Viable Disc Allograft Supplementation in Patients With Chronic Low Back Pain (VAST Trial): Interim 36-month Results of an Open-label Extension Study

Monday, March 6, 2023

4:21 PM – 4:30 PM

Location: Phoenix Convention Center, 222C

Featured Presenter(s)

Islam Fayed, DO

Clinical Fellow
Clinical Radiology of Oklahoma

Disclosure information not submitted.

Author/Co-author(s)

Douglas Beall, MD

Chief of Radiology Services
Clinical Radiology of Oklahoma

Disclosure(s):

Islam Fayed, DO: No financial relationships to disclose

Purpose: Available treatment for discogenic back pain has limited effectiveness and durability. Previously reported at 12 months, clinical improvements in pain and function were achieved in both the investigational allograft and saline groups of the VAST randomized controlled trial. An open-label extension study is in progress. We report outcomes in patients who completed the 36-month follow-up.

Materials and Methods:

The study was conducted in 218 patients with 1or 2 level degenerative lumbar disc disease and refractory chronic low back pain. At 12 months, patients could continue in an open-label extension study for up to 36 months, with an interim visit at 24 months. In this interim analysis, we assessed mean change from baseline in VAS and ODI scores and categorical responder status. To minimize confounding, we compared these 36-month data with results from prior time points in this population only.

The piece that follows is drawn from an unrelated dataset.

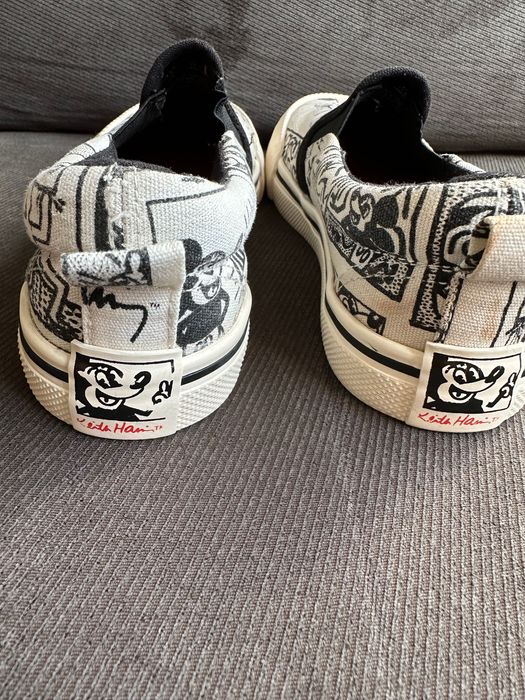 Гуменки H&M Keith Haring, размер 31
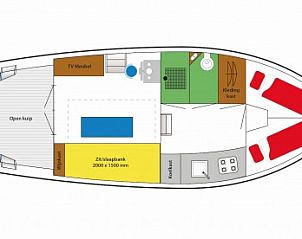 Unterkunft 080136 - Boot Fluessen - Ibiza ten Broeke kruiser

VIVEX Biologics, Inc. sponsored this study and contributed to study design, data monitoring, statistical analysis, and reporting of results and paid for independent data collection, core laboratory, and EDC services. All authors had complete access to data and were provided all analyses requested.

Results:

Nine of 12 sites participated in the extension; outcome data were entered for 50 patients at 36 months (allograft-treated, n=46; saline-treated, n=4). The 36-month completer population within each study arm was similar to the intent-to-treat population in age, sex, race, ethnicity, body mass index, and smoking status. In the allograft-treated group, change from baseline in VAS score (mean [95% CI]) at month 36 was -35.35 (± 25.39). Success rates in the allograft-treated group show that patients continued to have clinically meaningful benefits through 36 months in both pain and function, with 60% of patient reporting ≥ 50% improvement in pain and more than 70% of the patients had a ≥ 20 point reduction in ODI in VAS at 36 months.

Conclusion:

Patients treated with viable disc tissue allograft for degenerated lumbar discs showed sustained clinical benefits at 3 years following treatment. This interim analysis suggests that viable disc tissue allograft might be a durable, nonsurgical treatment for patients with chronically painful degenerated lumbar discs.